Terry JonesAn almost offensively brief message, but I didn’t want to let another day go by without paying tribute to Terry Jones. I was stunned and sad yesterday to hear he’d died, and at only 77. I didn’t even know he’d been struggling with dementia. It’s a real loss that his colour and wit and imagination have gone out of the world.

I first became aware of Terry’s work through his book of fairy tales that he wrote in the early Eighties when his daughter was born, and then a few years later I read Erik the Viking when I was in Yr 6 (likewise written for his son). It was only after a few more years, when I was old enough, that I discovered he was also the guy in Monty Python – and began to appreciate just how spectacular and important that other body of work was. But while, quite rightly, it’s his work with Python that most people will remember him for (John Cleese has said that Terry’s greatest gift to us was his direction of Life of Brian), for the last few years it’s been his fairy tale-influenced work from the Eighties again that I’ve valued most.

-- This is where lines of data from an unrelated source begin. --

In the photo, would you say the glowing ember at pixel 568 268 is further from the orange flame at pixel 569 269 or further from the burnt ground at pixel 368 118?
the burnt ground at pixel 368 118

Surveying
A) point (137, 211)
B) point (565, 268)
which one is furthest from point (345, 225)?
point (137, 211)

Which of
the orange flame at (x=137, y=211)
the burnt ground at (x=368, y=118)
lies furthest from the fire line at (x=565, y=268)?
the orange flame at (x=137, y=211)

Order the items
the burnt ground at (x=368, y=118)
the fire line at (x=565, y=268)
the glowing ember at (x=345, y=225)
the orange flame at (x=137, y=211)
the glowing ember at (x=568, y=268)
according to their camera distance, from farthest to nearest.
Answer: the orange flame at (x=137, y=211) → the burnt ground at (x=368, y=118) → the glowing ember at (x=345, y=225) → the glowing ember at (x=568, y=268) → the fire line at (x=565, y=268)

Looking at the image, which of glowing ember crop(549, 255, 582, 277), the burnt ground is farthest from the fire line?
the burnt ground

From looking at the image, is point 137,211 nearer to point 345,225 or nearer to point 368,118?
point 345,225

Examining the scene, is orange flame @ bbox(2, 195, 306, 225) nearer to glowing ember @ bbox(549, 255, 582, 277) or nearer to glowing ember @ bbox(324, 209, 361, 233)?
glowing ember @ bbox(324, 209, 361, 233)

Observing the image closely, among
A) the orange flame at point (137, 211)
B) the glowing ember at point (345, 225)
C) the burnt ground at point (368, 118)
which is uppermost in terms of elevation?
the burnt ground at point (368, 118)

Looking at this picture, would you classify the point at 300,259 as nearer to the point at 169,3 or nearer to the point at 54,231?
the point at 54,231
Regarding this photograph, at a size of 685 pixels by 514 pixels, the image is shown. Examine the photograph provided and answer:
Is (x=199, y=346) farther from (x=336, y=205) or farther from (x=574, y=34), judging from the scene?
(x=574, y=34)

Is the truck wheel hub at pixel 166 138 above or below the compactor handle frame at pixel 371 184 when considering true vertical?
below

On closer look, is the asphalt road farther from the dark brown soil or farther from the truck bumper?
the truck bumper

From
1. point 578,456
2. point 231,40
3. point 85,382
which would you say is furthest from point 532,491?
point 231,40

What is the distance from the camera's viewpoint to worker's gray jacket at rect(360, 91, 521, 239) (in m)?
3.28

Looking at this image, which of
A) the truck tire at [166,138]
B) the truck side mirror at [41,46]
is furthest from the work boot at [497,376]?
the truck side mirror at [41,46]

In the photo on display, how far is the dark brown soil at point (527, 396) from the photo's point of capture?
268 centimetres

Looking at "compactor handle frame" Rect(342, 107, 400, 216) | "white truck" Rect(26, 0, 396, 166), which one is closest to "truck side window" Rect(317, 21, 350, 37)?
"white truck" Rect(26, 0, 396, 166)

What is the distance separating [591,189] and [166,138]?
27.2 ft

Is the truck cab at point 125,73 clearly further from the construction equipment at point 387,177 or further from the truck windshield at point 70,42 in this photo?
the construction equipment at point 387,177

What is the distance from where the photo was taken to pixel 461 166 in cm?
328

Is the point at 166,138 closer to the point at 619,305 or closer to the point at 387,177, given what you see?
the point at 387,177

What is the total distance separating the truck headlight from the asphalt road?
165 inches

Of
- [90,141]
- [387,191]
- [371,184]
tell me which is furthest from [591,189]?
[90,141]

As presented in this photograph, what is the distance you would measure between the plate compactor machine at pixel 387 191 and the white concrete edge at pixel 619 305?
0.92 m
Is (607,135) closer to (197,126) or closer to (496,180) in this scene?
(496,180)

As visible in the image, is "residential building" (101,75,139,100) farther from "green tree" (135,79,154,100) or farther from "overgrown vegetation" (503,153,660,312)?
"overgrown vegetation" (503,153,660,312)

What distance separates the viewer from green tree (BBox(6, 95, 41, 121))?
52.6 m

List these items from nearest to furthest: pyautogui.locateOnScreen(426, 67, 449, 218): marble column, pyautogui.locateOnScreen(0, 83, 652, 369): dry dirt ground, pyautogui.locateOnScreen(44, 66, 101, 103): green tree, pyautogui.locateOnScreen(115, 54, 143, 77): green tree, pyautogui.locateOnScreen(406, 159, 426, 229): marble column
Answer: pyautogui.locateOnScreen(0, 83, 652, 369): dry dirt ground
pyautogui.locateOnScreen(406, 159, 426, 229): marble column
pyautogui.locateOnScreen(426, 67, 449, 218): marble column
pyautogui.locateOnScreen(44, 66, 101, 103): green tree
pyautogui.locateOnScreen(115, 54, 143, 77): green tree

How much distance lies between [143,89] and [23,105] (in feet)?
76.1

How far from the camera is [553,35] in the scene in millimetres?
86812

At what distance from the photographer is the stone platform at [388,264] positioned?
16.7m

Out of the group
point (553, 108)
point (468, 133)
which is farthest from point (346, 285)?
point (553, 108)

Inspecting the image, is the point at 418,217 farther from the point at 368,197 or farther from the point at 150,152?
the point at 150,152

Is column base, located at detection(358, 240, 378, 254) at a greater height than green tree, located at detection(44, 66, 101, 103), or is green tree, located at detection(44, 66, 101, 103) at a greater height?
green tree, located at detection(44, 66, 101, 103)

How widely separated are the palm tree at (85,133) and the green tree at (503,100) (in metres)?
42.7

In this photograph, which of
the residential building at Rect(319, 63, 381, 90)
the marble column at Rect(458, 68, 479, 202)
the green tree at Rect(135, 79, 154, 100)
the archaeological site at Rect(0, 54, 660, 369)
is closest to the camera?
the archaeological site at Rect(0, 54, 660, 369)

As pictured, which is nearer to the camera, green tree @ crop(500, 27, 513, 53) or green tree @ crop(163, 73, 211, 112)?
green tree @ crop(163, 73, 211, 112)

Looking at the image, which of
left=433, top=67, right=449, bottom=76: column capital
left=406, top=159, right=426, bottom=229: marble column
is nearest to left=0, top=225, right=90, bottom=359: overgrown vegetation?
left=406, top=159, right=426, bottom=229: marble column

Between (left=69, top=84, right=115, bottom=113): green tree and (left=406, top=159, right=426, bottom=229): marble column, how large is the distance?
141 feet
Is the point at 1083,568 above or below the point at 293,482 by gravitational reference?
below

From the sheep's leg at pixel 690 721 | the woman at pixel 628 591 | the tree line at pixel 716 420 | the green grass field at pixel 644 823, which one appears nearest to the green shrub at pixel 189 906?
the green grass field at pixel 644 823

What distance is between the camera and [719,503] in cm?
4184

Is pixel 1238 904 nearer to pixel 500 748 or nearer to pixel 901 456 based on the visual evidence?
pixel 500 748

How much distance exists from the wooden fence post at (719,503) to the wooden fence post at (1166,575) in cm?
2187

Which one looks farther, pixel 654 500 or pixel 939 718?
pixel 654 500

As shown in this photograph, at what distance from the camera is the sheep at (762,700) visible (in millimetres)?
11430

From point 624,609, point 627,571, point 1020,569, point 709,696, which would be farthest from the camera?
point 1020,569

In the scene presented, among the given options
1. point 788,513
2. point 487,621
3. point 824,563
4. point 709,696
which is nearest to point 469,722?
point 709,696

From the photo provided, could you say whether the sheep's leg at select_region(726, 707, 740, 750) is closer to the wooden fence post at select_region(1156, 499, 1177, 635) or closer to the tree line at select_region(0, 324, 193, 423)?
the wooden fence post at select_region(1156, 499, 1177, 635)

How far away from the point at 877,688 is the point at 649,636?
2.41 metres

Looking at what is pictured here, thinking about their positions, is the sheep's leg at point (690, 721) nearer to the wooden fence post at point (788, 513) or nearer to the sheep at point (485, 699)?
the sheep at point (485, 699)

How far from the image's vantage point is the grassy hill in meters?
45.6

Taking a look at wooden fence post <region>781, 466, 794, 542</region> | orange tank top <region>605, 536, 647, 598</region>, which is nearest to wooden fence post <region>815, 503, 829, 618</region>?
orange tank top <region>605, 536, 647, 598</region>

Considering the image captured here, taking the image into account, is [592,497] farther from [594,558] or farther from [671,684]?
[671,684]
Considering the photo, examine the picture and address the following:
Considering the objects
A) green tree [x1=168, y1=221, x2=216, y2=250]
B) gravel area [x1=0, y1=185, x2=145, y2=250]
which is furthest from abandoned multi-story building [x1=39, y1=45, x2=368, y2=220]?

The Fairy Tales book was a thrilling and actually very eerie presence in my early years, which my sister and I would giddily rifle through trying to find our favourites, somehow only to find that they were unfamiliar and elusive on second readings, and sometimes quite disturbing – but they carried the sort of profound lessons that you usually only find in stories that have passed through generations for centuries – or come from the hands of a master. Imagine the despair of the man from the land where people have big noses, who travelled all over the world to find a way of shrinking their noses so they could kiss, only to discover back home (when he’d already shrunk his nose and been rejected by his fellows) that all they needed to do was turn their heads to one side? And I still tell friends today how Erik the Viking changed how I saw the world on a fundamental level, just through one scene where Erik is challenged for the leadership of his band and defeated in feats of strength such as who can hold their hand longest in the fire – but then asks his followers who they would rather have lead them: someone who stepped back before it was too late, or someone who can no longer use his hand? And then only in the last few years I discovered that he wrote the screenplay to Labyrinth, which I loved as a child and have loved even more as a grownup: the sophisticated (or rather, actually, utterly simple) combination of fun, social satire, wonder and real, true mythic wisdom is an amazing achievement, and he played some of the most memorable scenes out of just spinning off sketches of creatures that Brian Froud had sent him.

I really mean it, I feel he truly got inside exactly how the oldest myths and fairy tales work, and understood exactly what we like in stories and why they matter so much to us. And then he was able to express that and recreate it in new, innovative work that carries all the emotional depths of the originals – as if these were fairy tales like any other. Which they were. In doing that, he must have been a truly wise man, and a truly imaginative man – and at the same time made everything so playful that the emotional truths and knife-sharp insights slip in without you even noticing.

Not to mention the fact that he was also a respected and published historian – it was great as a teenager to see that someone had proved you could be an academic AND still create stuff for fun. As a history & mythology geek I LOVED seeing the depths and touches that he brought to Python (the Knights Who Say Ni, those primal foes in the forest with their impossible tasks; Bedivere’s superlative showcase of Medieval scientific thinking). And he did lots to bring history out of the dry, dusty academy too, and excite and inspire people about it: anyone who can write this appeal for teachers to make history fun truly has our best interests at heart.

He loved stories and history – and I do too. But he taught such amazing lessons about them too, while also inviting us all just to play. (They say he used to break down giggling while reading out sketches at Python script meetings.) It’s that playful, intelligent, emotional wisdom that I’ll miss most. Thankyou Terry, wherever you are, for what you’ve given us.